De wierde NIENHUIS
Garrelsweer, dat op een natuurlijke kleine verhoging in het landschap ligt, werd omgeven door 3 wierden. Merum in het noorden, Enzelens in het Oosten en Nienhuis in het zuiden. Een wierde is een kunstmatig opgeworpen heuvel om bij hoogwater een droge plek te hebben om op te wonen. Het noorden van Groningen werd regelmatig overspoeld door het zee water. Deze wierden komen voor langs de hele kust van de Waddenzee en aan de rivieren. De eerste wierden ontstonden rond 600 voor Christus op de hogere plekken in het landschap zoals de oeverwallen langs de Hunze en de Fivel. Middelstum, Toornwerd, Rottum, Eenum, Enzelens, Merum en Nienhuis zijn hier voorbeelden van. De wierde Nienhuis was de hoogste van de provincie Groningen met 6.4 meter. Omdat de wierde is afgegraven is de nog gedeeltelijk bestaande wierde van Eenum ( Eenumerhoogte ) nu de hoogste met 5.4 meter.
De militair en schrijver Plinius de Oudere, hij leefde van 23 tot 79 na Christus beschreef al de bewoning van onze kuststreken. “Daar bewoont dat arme volk hoge terpen (wierden in Groningen genoemd), die ze eigenhandig hebben opgeworpen tot de hoogste waterstand die ze hebben meegemaakt. Met hun hutten, die ze er op gebouwd hebben lijken ze wel op zeelieden wanneer het water het omringende land bedekt, maar schipbreukelingen wanneer het water zich heeft terug getrokken, en ze jagen rondom hun hutten op vissen die met de zee meevluchten “ Toch heeft Plinius niet helemaal gelijk als hij denkt dat de mensen in het noorden van Friesland ( zoals de hele noordelijke kuststreek toen heette) zielig waren. De grond was erg vruchtbaar en de oogsten voor de begrippen van die tijd overvloedig. De kusstrook was dan ook één van de dichtstbevolkte streken van Europa.
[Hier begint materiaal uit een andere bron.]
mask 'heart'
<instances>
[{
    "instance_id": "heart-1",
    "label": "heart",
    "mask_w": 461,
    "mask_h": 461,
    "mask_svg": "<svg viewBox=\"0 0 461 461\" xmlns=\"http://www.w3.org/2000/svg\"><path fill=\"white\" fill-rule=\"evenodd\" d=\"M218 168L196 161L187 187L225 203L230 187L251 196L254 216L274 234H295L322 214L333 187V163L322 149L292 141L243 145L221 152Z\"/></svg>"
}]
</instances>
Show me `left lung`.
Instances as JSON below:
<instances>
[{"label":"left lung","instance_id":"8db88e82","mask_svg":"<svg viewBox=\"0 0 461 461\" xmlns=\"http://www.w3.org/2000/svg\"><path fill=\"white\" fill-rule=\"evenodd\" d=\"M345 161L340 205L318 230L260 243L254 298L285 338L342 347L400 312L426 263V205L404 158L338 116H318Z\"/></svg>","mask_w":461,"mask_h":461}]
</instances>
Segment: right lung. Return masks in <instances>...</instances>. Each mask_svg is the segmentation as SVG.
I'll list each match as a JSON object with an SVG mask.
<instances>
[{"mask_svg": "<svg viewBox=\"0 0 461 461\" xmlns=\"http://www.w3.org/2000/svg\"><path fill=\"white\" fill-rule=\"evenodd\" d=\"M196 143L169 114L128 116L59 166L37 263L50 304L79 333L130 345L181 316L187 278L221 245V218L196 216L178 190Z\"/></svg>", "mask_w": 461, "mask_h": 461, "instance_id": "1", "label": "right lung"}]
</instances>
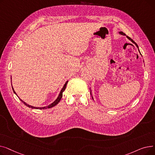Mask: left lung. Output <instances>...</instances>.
<instances>
[{"label":"left lung","instance_id":"obj_1","mask_svg":"<svg viewBox=\"0 0 155 155\" xmlns=\"http://www.w3.org/2000/svg\"><path fill=\"white\" fill-rule=\"evenodd\" d=\"M119 33L120 34V35H123V36H126V37H127V38L128 39H129L130 41H131L133 43H134L136 46V47L137 48V49H138V51H139V52H140V54L141 55V53H140V50H139V47H138V45L134 41L131 39V38H130L129 36H126V34L125 33H124L123 32H122V31H120V32H119ZM143 61H144V60H143ZM90 91H91V95H92V99L94 100V98H93V96H92V91H91V88H90Z\"/></svg>","mask_w":155,"mask_h":155}]
</instances>
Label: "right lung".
<instances>
[{
    "label": "right lung",
    "mask_w": 155,
    "mask_h": 155,
    "mask_svg": "<svg viewBox=\"0 0 155 155\" xmlns=\"http://www.w3.org/2000/svg\"><path fill=\"white\" fill-rule=\"evenodd\" d=\"M11 85H12V77L11 78ZM68 81L67 80L66 82H65V84H64V85H63V88H61V91H60V92L59 93V95H58V96L57 97V98L55 99V101H54V102H53L51 104H50V105H47V106H45V107H35V106H32V105H29L28 104H27V103H26L25 102H24L22 99H21L19 97V96L17 95V94L15 93V92L14 91V88H13V87H12V90H13V92H14V93L17 95L18 97H19V99L22 102V103H24V104H25L27 107H29V108H31V109H49V108H51V107H54V105H56V104H58V103H59V102L60 101V100H61V97H62V96H63V92H64V91L65 90V88H66V87H67V83H68Z\"/></svg>",
    "instance_id": "obj_1"
}]
</instances>
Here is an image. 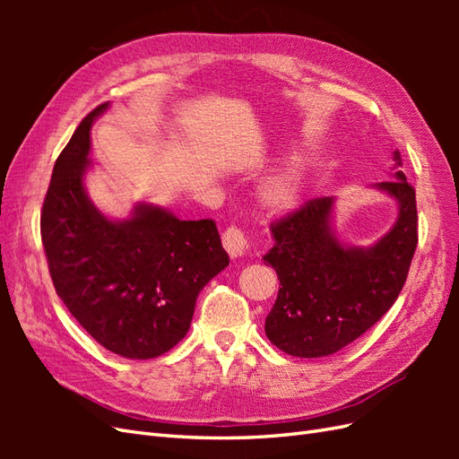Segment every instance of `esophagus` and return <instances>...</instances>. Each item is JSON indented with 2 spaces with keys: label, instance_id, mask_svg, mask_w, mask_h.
<instances>
[{
  "label": "esophagus",
  "instance_id": "esophagus-1",
  "mask_svg": "<svg viewBox=\"0 0 459 459\" xmlns=\"http://www.w3.org/2000/svg\"><path fill=\"white\" fill-rule=\"evenodd\" d=\"M221 243H224V248L231 258H239L241 255H245L247 238L241 228L230 226L224 233H221Z\"/></svg>",
  "mask_w": 459,
  "mask_h": 459
}]
</instances>
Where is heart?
<instances>
[{"instance_id":"obj_1","label":"heart","mask_w":459,"mask_h":459,"mask_svg":"<svg viewBox=\"0 0 459 459\" xmlns=\"http://www.w3.org/2000/svg\"><path fill=\"white\" fill-rule=\"evenodd\" d=\"M302 179L304 176L299 166H290V169L272 176L260 187L262 204L266 206L270 212H275V214L293 211L300 201Z\"/></svg>"}]
</instances>
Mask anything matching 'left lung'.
Listing matches in <instances>:
<instances>
[{
    "label": "left lung",
    "mask_w": 459,
    "mask_h": 459,
    "mask_svg": "<svg viewBox=\"0 0 459 459\" xmlns=\"http://www.w3.org/2000/svg\"><path fill=\"white\" fill-rule=\"evenodd\" d=\"M394 178L375 187L398 201V220L371 247H344L331 230L333 197L304 203L272 224L264 256L280 290L266 317V337L299 358L335 354L386 314L406 283L418 247L415 189L394 151Z\"/></svg>",
    "instance_id": "1"
}]
</instances>
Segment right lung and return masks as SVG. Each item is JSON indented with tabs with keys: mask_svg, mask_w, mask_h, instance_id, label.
I'll return each mask as SVG.
<instances>
[{
	"mask_svg": "<svg viewBox=\"0 0 459 459\" xmlns=\"http://www.w3.org/2000/svg\"><path fill=\"white\" fill-rule=\"evenodd\" d=\"M108 103L80 122L53 166L41 243L55 290L107 351L157 358L186 337L201 289L230 264L212 220H178L137 204L128 220L103 216L84 189L90 130Z\"/></svg>",
	"mask_w": 459,
	"mask_h": 459,
	"instance_id": "add662e5",
	"label": "right lung"
}]
</instances>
De wierde Nienhuis was eigenlijk het begin van het dorp Garrelsweer. Later schoof het “dorp“ nog dichter op naar richting de Delf en de Fivel, en werd daar in de 13e eeuw ook de kerk gebouwd die gewijd was aan de Heilige Nicolaas. Of er op de wierde een borg heeft gestaan is niet bekend. Wel stond er een steenhuis , die dus niet is uitgegroeid tot een borg zoals bijvoorbeeld de Fraeylemaborg in Slochteren.
Tot de 13e eeuw werden alle huizen gebouwd van hout bij gebrek aan steen. Later werden bakstenen gebakken door de monniken en zo ontstonden de eerste stenen gebouwen. Een rijke grondbezitter kon zich zo’n stenen woontoren veroorloven. Het was meestal een gebouw van zo’n 11 meter lang en 8 meter breed. De muren werden stevig opgemetseld en soms wel 1 meter dik. Aan de buitenzijde bevond zich een trap naar het woon gedeelte op de bovenste verdieping die kon worden binnengehaald bij een vijandige aanval. Een goed voorbeeld van een steenhuis is Iwema in Niebert. In 1323 wordt de naam Rembertus Skerlinga genoemd als bewonder van het steenhuis op de wierde van Nienhuis. Hij werd als één van de belangrijkste hoofdelingen van Fivelingo genoemd. Omdat Garrelsweer in 1057 een koninklijke muntplaats was mogen we verwachten dat hier een voorname edelman woonde, die als beschermheer verantwoordelijk was voor markt, muntslag en tolheffing
Rembertus Skerlinga was zo ook betrokken bij het zijl Schilligeham (bij Winsum). Het klooster Yesse (Essen bij Haren) nam het initiatief voor de zijl en stelt zich garant. Skerlinga is 8 jaar als borg verbonden geweest aan het zijl “vanaf de datum dat de zijlen en dijken zijn voltooid“
Omdat Garrelsweer zijn rechten verloor aan Appingedam is het steenhuis op de wierde Nienhuis waarschijnlijk daarom nooit uitgebouwd tot een borg.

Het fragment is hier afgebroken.